* _Collected data entries_:
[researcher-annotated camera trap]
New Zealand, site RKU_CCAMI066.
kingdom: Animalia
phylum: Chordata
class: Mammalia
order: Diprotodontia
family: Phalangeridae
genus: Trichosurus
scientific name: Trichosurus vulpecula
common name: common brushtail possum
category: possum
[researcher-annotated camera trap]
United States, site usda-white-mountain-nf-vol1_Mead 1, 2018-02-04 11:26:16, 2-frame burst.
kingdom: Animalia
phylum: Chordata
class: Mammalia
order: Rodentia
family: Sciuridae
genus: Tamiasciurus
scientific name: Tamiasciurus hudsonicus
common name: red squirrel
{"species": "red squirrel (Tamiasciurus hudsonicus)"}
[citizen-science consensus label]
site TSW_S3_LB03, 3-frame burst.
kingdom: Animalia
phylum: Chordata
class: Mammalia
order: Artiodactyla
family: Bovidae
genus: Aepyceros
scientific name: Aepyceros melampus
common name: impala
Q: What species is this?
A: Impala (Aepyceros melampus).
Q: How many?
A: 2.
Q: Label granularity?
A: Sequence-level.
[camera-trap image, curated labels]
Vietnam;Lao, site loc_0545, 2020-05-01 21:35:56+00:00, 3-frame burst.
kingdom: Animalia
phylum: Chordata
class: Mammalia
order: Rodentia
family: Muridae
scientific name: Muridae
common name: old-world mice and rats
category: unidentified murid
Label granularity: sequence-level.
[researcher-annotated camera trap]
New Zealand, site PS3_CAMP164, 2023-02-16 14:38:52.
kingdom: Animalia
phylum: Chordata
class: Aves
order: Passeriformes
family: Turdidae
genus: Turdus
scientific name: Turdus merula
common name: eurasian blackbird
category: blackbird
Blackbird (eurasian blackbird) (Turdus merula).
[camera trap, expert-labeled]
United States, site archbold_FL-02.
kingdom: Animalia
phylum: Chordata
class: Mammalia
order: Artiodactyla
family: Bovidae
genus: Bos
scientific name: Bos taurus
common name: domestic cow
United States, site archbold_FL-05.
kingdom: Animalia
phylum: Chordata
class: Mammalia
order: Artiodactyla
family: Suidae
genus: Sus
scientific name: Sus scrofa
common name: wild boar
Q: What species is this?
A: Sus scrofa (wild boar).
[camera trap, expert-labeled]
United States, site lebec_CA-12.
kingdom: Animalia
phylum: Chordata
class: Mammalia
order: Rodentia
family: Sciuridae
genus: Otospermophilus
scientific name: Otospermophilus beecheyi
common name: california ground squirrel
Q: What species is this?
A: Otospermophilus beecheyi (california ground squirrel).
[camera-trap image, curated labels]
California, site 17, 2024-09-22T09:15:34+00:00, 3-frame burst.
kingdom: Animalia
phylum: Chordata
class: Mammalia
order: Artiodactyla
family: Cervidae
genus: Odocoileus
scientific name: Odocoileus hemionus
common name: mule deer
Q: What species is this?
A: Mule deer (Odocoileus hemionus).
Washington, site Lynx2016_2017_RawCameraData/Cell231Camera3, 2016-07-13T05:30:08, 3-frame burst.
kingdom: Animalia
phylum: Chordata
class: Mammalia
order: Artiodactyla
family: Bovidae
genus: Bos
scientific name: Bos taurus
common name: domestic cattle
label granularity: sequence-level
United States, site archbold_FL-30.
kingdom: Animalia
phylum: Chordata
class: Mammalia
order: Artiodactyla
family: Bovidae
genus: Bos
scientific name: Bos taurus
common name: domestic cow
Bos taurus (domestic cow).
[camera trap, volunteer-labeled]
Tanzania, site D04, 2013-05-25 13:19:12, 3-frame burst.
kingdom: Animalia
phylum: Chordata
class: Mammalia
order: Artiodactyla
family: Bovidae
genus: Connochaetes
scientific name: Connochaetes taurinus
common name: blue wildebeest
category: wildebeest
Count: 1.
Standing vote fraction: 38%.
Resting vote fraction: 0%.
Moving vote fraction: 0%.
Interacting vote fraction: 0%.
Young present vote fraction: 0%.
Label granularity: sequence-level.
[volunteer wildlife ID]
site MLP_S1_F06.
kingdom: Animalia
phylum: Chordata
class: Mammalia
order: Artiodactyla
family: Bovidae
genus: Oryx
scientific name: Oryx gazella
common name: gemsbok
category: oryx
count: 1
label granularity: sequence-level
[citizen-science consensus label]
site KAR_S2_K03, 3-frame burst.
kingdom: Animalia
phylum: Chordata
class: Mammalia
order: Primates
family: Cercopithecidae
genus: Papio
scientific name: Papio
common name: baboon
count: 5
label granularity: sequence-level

* _What to work on_:
Set down each entry again, exactly as written.

* _Output for this task_:
[researcher-annotated camera trap]
New Zealand, site RKU_CCAMI066.
kingdom: Animalia
phylum: Chordata
class: Mammalia
order: Diprotodontia
family: Phalangeridae
genus: Trichosurus
scientific name: Trichosurus vulpecula
common name: common brushtail possum
category: possum
[researcher-annotated camera trap]
United States, site usda-white-mountain-nf-vol1_Mead 1, 2018-02-04 11:26:16, 2-frame burst.
kingdom: Animalia
phylum: Chordata
class: Mammalia
order: Rodentia
family: Sciuridae
genus: Tamiasciurus
scientific name: Tamiasciurus hudsonicus
common name: red squirrel
{"species": "red squirrel (Tamiasciurus hudsonicus)"}
[citizen-science consensus label]
site TSW_S3_LB03, 3-frame burst.
kingdom: Animalia
phylum: Chordata
class: Mammalia
order: Artiodactyla
family: Bovidae
genus: Aepyceros
scientific name: Aepyceros melampus
common name: impala
Q: What species is this?
A: Impala (Aepyceros melampus).
Q: How many?
A: 2.
Q: Label granularity?
A: Sequence-level.
[camera-trap image, curated labels]
Vietnam;Lao, site loc_0545, 2020-05-01 21:35:56+00:00, 3-frame burst.
kingdom: Animalia
phylum: Chordata
class: Mammalia
order: Rodentia
family: Muridae
scientific name: Muridae
common name: old-world mice and rats
category: unidentified murid
Label granularity: sequence-level.
[researcher-annotated camera trap]
New Zealand, site PS3_CAMP164, 2023-02-16 14:38:52.
kingdom: Animalia
phylum: Chordata
class: Aves
order: Passeriformes
family: Turdidae
genus: Turdus
scientific name: Turdus merula
common name: eurasian blackbird
category: blackbird
Blackbird (eurasian blackbird) (Turdus merula).
[camera trap, expert-labeled]
United States, site archbold_FL-02.
kingdom: Animalia
phylum: Chordata
class: Mammalia
order: Artiodactyla
family: Bovidae
genus: Bos
scientific name: Bos taurus
common name: domestic cow
United States, site archbold_FL-05.
kingdom: Animalia
phylum: Chordata
class: Mammalia
order: Artiodactyla
family: Suidae
genus: Sus
scientific name: Sus scrofa
common name: wild boar
Q: What species is this?
A: Sus scrofa (wild boar).
[camera trap, expert-labeled]
United States, site lebec_CA-12.
kingdom: Animalia
phylum: Chordata
class: Mammalia
order: Rodentia
family: Sciuridae
genus: Otospermophilus
scientific name: Otospermophilus beecheyi
common name: california ground squirrel
Q: What species is this?
A: Otospermophilus beecheyi (california ground squirrel).
[camera-trap image, curated labels]
California, site 17, 2024-09-22T09:15:34+00:00, 3-frame burst.
kingdom: Animalia
phylum: Chordata
class: Mammalia
order: Artiodactyla
family: Cervidae
genus: Odocoileus
scientific name: Odocoileus hemionus
common name: mule deer
Q: What species is this?
A: Mule deer (Odocoileus hemionus).
Washington, site Lynx2016_2017_RawCameraData/Cell231Camera3, 2016-07-13T05:30:08, 3-frame burst.
kingdom: Animalia
phylum: Chordata
class: Mammalia
order: Artiodactyla
family: Bovidae
genus: Bos
scientific name: Bos taurus
common name: domestic cattle
label granularity: sequence-level
United States, site archbold_FL-30.
kingdom: Animalia
phylum: Chordata
class: Mammalia
order: Artiodactyla
family: Bovidae
genus: Bos
scientific name: Bos taurus
common name: domestic cow
Bos taurus (domestic cow).
[camera trap, volunteer-labeled]
Tanzania, site D04, 2013-05-25 13:19:12, 3-frame burst.
kingdom: Animalia
phylum: Chordata
class: Mammalia
order: Artiodactyla
family: Bovidae
genus: Connochaetes
scientific name: Connochaetes taurinus
common name: blue wildebeest
category: wildebeest
Count: 1.
Standing vote fraction: 38%.
Resting vote fraction: 0%.
Moving vote fraction: 0%.
Interacting vote fraction: 0%.
Young present vote fraction: 0%.
Label granularity: sequence-level.
[volunteer wildlife ID]
site MLP_S1_F06.
kingdom: Animalia
phylum: Chordata
class: Mammalia
order: Artiodactyla
family: Bovidae
genus: Oryx
scientific name: Oryx gazella
common name: gemsbok
category: oryx
count: 1
label granularity: sequence-level
[citizen-science consensus label]
site KAR_S2_K03, 3-frame burst.
kingdom: Animalia
phylum: Chordata
class: Mammalia
order: Primates
family: Cercopithecidae
genus: Papio
scientific name: Papio
common name: baboon
count: 5
label granularity: sequence-level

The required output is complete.